The year-old murder investigation was as cold as they come, with every lead exhausted, every potential witness interviewed and the last days of Fraga's life reconstructed.
Nothing gave detectives hope they would find the person who stabbed the 17-year-old Fraga outside a Peoria house last January.
That changed this year, when the state Department of Public Safety perfected a new DNA- extraction technique that will give new life to cold cases like Fraga's. The knife handle officers had recovered at the scene, which hadn't produced any viable evidence last year, now contains a wealth of information.

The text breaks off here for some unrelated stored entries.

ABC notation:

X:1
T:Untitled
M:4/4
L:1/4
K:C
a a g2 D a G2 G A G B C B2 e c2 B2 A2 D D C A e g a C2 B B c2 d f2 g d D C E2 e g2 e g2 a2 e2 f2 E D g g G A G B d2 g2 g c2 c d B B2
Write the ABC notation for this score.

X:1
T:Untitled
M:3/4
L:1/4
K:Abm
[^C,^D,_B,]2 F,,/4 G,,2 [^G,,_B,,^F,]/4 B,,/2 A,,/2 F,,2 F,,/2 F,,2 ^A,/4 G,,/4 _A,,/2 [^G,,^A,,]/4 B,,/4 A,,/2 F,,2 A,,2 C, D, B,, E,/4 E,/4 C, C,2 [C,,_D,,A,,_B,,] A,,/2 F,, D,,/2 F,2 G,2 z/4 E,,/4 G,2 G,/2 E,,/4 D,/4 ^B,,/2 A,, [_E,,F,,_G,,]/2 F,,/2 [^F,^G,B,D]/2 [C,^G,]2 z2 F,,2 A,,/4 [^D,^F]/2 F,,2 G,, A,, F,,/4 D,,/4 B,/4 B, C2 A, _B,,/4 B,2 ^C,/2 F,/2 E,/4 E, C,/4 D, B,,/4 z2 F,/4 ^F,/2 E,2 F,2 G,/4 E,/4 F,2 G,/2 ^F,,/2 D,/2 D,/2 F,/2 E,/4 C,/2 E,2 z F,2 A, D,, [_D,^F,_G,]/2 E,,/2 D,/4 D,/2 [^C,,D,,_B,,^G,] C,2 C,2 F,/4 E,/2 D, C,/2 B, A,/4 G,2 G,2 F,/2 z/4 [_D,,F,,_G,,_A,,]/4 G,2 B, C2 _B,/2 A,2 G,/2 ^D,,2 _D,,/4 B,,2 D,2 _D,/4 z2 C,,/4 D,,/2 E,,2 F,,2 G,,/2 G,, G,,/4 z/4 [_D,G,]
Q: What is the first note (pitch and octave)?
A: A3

DPS lab workers spent the better part of 2008 developing the method that would allow them to extract DNA samples with enough information to identify a potential suspect. Pieces of evidence frequently arrive at the lab in damaged condition, making it difficult for technicians to isolate molecules that might have a suspect or victim's unique genetic code.
The new process, which essentially cleans the samples, produces a tenfold increase in sensitivity, said Todd Griffith, the scientific-analysis superintendent at the state's four DPS labs. The labs performed more than 2,000 DNA profiles last year and now have the capability to successfully perform many more.
"We can see way more information than before," Griffith said. "In cases where we essentially have no profile at all . . . it just doesn't give you enough information, we can now pull up a full profile."
DPS is only the second agency in the country, along with the state of New York's lab, to perfect the new technique. DPS representatives have shared the breakthrough at a trio of seminars for law-enforcement and human-identification experts.
Investigators have used the new technique to explore six cases that had previously gone cold, including a 20-year-old homicide in which bleached remains were found in the desert.
In the Fraga case, detectives hope evidence from the knife handle may lead to the identity of the murderer.
"Our detectives get very frustrated by the fact that they can't solve the issue, 'cause that's why they're in the business," said Mike Tellef, a Peoria police spokesman.
There were few clues in Fraga's case from the start. The teenager was involved in an argument with a group of people in front of a house near 75th and Peoria avenues about 10:30 on a Saturday night in mid-January.
When Fraga came back into the house, he realized he was stabbed.
"But nobody saw the stabbing," Tellef said.
Fraga was taken to the hospital, where he died that night. Police put out a suspect description at the time, but the case soon went cold.
Dozens of cases like Fraga's were piling up in the DPS laboratory, which conducts forensic-evidence testing for agencies around the state. Lab employees began searching for a solution to the problem of getting a clean sample from "dirty" DNA about the same time Fraga was killed.
Performing the procedure adds about 52 cents to the $800 to $1,500 it costs to conduct a DNA test.
"Any time we can enhance law enforcement's ability to solve crimes, that's going to be a positive," said Sen. Chuck Gray, R-Mesa. "The budget is the biggest issue down here right now at the Legislature, and given that we're literally on the edge of bankruptcy, we're doing all we can to solve that problem without jeopardizing public safety."
The budget issue is especially pertinent in the DPS lab, which became the subject of some controversy last year when the agency started charging cash-strapped police departments around the state to conduct some of the lab work. The decision to spread $2.5 million in fees among the agencies that use the lab was a product of a last-minute deal to get the state budget balanced last year.
Tellef, the Peoria spokesman, said bringing some closure to families of victim's like Fraga is most important.
"We love the fact that DPS has picked one of our cases to be one of the first six in Arizona," he said.